Red, since he must send his horses to some distance back, takes a long time to mount and move; and would give opportunities to Blue during his movement.[26]
As regards the difficulty of hitting a galloping horseman, the following incident in South Africa may be of interest. An officer and four good shots, with their horses close at hand, remained to observe after the squadron had been withdrawn from a debatable kopje. Occasionally they took long shots at the Boers, who in twos and threes rode strung out across the front, almost out of range. Without any warning, suddenly about seventy Boers turned and galloped straight at the kopje. “Fire steadily till I tell you to mount,” was the order given by the officer, who then fired at a man in the centre on a white horse and well in advance. No Boers were seen to fall, and with 100 yards start the five raced back to their squadron. When they came to compare notes, it was found that all had fired at the same man on a white horse, at whom some forty rounds had been discharged. The conclusion arrived at was that rifle fire is not effective against galloping individual horsemen, a conclusion which was duly acted upon.

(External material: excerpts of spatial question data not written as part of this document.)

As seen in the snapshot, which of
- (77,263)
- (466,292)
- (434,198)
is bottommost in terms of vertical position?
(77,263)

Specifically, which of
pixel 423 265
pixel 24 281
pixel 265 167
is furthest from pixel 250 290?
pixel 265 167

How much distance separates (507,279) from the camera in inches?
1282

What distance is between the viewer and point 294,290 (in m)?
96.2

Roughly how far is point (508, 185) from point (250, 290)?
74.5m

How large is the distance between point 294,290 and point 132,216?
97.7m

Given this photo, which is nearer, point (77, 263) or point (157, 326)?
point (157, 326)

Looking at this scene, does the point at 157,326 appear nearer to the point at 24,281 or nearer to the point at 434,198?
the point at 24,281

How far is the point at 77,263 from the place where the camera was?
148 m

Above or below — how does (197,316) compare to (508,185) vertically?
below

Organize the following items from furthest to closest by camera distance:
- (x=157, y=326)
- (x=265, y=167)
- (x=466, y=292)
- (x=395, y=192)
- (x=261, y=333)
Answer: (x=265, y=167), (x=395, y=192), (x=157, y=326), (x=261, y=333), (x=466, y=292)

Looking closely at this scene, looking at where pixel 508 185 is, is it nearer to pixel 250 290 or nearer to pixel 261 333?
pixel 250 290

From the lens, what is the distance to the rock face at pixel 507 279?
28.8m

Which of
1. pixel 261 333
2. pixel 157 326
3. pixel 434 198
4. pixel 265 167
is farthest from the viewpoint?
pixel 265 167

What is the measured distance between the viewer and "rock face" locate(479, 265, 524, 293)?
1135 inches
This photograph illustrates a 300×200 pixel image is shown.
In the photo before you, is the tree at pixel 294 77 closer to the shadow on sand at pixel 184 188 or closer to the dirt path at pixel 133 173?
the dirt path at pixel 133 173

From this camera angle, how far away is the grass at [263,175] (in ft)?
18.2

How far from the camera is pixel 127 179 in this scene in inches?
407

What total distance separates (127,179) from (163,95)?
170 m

Cavalry must have space to manœuvre and fight. Without these, cavalry lose the advantages conferred on them by mobility, and become at a disadvantage compared with infantry.
That there are very diverse opinions on the power of rifle fire against cavalry must be evident from the fact that instructions so very different in their import as the following were issued in Mounted Troops’ Manuals shortly after the war in South Africa:—
“This Memorandum is not meant for cavalry who turn their backs, but for those who, when they see the enemy preparing to charge with sabre and lance, will coolly dismount, form up, and when he gets within reach, pour in such a withering fire as will in five minutes kill as many of the enemy as the same enemy with sword and lance would kill in five hours on active service.”—Preface to Lord Dundonald’s Cavalry Training, Canada, 1904.
“If an attack of cavalry is imminent, mounted troops should, if time admits, gallop to cover or enclosed or broken ground and there repel and retaliate.”—General Hutton’s Mounted Service Manual, Australian Commonwealth.
The method is illustrated on an opposite page and shows the formation of square, horses inside. This formation offers a splendid target to H.A. or machine-gun fire for preparation of the attack which would undoubtedly be made by cavalry from a direction at right angles to that fire.
Colonel Henderson, in Science of War, page 160, sums up the situation as follows:—
It is beyond question that dealing with a dismounted force, whatever may be the amount of fire with which it is endowed, shock tactics may play an important part.
The opportunities of effective outflanking and surprise may possibly be few; but the very fact that the enemy has both the power and the will to seek out such opportunities and to charge home is bound to hamper the movements and to affect the moral of any force of horsemen which depends on fire alone.
Such a force, even if it could hold on to its position, would be unable, except under favourable conditions of ground, to make any forward progress, for directly it mounted it would be at the mercy of its antagonist,[27] and it would thus be absolutely prevented from bursting through the hostile cavalry and from acquiring the information which it is its main object to obtain.
In the valley of the Shenandoah in 1864 the Confederate squadrons were armed only with rifles, while the Federals under Sheridan were trained both to fire and charge. The result is significant. The southerners, though admirable horsemen, were worsted at every turn, and their commander had at last to report that his mounted infantry were absolutely useless against the Union cavalry.